Les mois de confinement ont empêché la tenue des messes et de nombreuses fêtes, et donc de voir affluer les dons. Une situation compliquée pour les diocèses franciliens qui gèrent de nombreuses églises construites après 1905 qui sont à leur charge.
L'heure venue de clore les comptes, le bilan est bien difficile pour les églises franciliennes. Certains diocèses, comme celui du Val-de-Marne, ont même dû recourir au fameux prêt garanti par l'État (PGE).
Dans celui des Yvelines, le manque est estimé à 800 000 euros comparé au budget de l'année précédente. "On s'en tire bien, parce que l'on a bénéficié d'une forte mobilisation des pratiquants réguliers qui ont fait des dons complémentaires", explique Mgr Bruno Valentin, évêque auxiliaire de Versailles.
Car en temps normal, une importante partie des dons provient de la quête à l'issue de la messe mais aussi de nombreux évènements comme des kermesses, des marchés de Noël et autres célébrations ponctuelles comme les mariages. Comme elles n'ont pu avoir lieu, les dons qui y sont habituellement recueillis n'ont pu l'être également.
"Garder la cohésion"
Face à ce phénomène, les responsables des églises ont lancé plusieurs initiatives pour solliciter les fidèles comme des caisses solidaires, des bons de pèlerinage à offrir ou des quêtes numériques.
"On a eu une relative surprise de voir que les pratiquants les plus réguliers faisaient le geste de continuer à donner même si on ne se regroupait plus pour soutenir l'Église", poursuit Mgr Bruno Valentin.

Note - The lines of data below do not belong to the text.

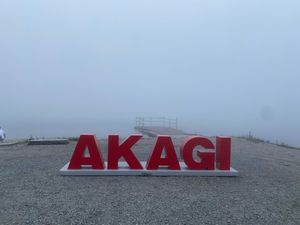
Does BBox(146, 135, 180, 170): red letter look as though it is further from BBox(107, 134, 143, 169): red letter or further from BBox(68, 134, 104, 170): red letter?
BBox(68, 134, 104, 170): red letter

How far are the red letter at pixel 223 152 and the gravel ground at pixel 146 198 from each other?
0.64 metres

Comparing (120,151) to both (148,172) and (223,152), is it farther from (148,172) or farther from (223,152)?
(223,152)

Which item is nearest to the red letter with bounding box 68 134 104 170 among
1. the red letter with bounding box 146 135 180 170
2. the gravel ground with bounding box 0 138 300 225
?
the gravel ground with bounding box 0 138 300 225

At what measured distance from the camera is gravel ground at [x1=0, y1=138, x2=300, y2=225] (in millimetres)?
7883

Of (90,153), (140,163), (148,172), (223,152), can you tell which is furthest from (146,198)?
(223,152)

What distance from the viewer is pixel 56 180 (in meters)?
11.5

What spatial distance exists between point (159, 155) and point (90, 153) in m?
2.28

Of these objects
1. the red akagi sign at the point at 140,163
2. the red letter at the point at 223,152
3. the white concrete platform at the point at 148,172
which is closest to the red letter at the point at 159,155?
the red akagi sign at the point at 140,163

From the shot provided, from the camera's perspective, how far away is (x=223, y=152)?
13102 millimetres

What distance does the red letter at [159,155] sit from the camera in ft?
41.4

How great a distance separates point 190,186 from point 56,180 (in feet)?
13.1

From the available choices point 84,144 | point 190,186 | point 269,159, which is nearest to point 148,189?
point 190,186

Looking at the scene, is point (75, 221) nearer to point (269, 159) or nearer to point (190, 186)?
point (190, 186)

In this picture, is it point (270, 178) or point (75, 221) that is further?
point (270, 178)
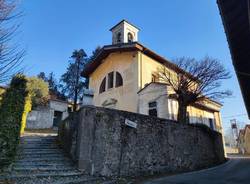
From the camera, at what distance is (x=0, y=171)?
24.6 ft

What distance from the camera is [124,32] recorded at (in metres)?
23.9

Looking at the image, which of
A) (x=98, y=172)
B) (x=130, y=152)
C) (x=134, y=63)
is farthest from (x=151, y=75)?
(x=98, y=172)

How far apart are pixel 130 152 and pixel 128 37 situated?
54.9ft

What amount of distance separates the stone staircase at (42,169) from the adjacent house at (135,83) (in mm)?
8818

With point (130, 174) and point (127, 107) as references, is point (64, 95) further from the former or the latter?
point (130, 174)

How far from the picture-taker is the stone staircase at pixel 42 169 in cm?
727

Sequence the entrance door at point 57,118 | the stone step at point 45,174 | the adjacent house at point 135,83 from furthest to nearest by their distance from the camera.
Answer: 1. the entrance door at point 57,118
2. the adjacent house at point 135,83
3. the stone step at point 45,174

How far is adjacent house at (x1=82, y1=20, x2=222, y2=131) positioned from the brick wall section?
15.6 ft

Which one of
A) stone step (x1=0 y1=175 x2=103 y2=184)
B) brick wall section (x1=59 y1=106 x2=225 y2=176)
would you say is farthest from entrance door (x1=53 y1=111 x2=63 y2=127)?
stone step (x1=0 y1=175 x2=103 y2=184)

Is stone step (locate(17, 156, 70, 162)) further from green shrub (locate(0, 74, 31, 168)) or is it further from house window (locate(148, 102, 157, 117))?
house window (locate(148, 102, 157, 117))

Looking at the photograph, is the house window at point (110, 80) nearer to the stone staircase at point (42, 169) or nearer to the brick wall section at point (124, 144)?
the brick wall section at point (124, 144)

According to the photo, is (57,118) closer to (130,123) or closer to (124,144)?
(130,123)

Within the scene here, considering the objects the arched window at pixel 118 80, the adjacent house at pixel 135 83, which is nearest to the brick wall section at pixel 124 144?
the adjacent house at pixel 135 83

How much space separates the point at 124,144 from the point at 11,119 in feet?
14.4
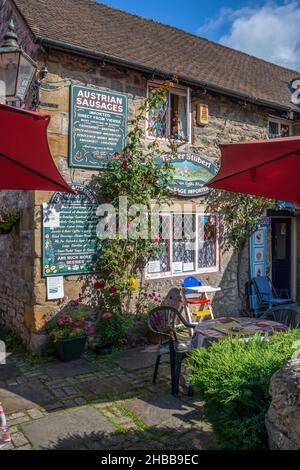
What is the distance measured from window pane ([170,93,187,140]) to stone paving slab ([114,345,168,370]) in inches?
164

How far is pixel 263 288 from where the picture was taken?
A: 344 inches

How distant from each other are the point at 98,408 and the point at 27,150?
9.55ft

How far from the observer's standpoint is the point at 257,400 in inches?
108

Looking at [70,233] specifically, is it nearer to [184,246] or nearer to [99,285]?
[99,285]

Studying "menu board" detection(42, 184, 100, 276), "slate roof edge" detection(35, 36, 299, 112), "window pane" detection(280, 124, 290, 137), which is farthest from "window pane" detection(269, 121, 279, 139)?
"menu board" detection(42, 184, 100, 276)

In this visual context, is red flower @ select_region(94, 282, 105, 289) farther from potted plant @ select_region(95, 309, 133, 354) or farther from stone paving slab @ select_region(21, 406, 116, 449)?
stone paving slab @ select_region(21, 406, 116, 449)

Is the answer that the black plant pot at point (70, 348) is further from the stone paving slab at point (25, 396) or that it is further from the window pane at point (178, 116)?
the window pane at point (178, 116)

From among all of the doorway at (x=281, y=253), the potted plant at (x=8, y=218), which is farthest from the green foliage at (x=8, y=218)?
the doorway at (x=281, y=253)

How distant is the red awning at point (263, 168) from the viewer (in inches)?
119

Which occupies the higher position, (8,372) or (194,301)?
(194,301)

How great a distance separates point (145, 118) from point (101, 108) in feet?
2.81

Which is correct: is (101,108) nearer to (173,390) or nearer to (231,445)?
(173,390)

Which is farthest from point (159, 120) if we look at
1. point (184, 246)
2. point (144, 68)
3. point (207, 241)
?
point (207, 241)

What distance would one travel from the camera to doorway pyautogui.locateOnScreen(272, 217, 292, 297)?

L'organisation de messes retransmises sur internet a aussi permis de garder un lien. "Cela a servi indirectement, pour garder la cohésion", indique-t-il.
Maintenir l'emploi
A Paris, "c'est l'année de tous les paradoxes" de l'aveu de Christophe Rousselot, directeur développement ressources financières du diocèse. Alors que les dons aux paroisses (les circonscriptions gérées par les curés) via les quêtes sont en forte baisse : plus de 5 millions d'euros en moins, le nombre de donateurs a augmenté pour le Denier de l'Église. Cette contribution volontaire permet notamment aux diocèses de financer le traitement des prêtres.
"On devrait finir 2020 en augmentation de 3 à 5% pour le Denier de l'Église qui est la ressource principale du diocèse de Paris, indique Christophe Rousselot. D'une part, on a presque 10 000 nouveaux donateurs. Et d'un autre côté, on a une perte de 6 000 donateurs qui sont surtout les plus âgés".
Cette situation incertaine quant aux ressources dont va disposer le diocèse entraîne des conséquences. "Pour le moment, on veille à maintenir l'emploi. Il n'y aura aucun licenciement, mais il n'y aura pas d'augmentation générale liée à l'inflation. Cela est valable pour tous les départements d'Île-de-France", assure M. Rousselot.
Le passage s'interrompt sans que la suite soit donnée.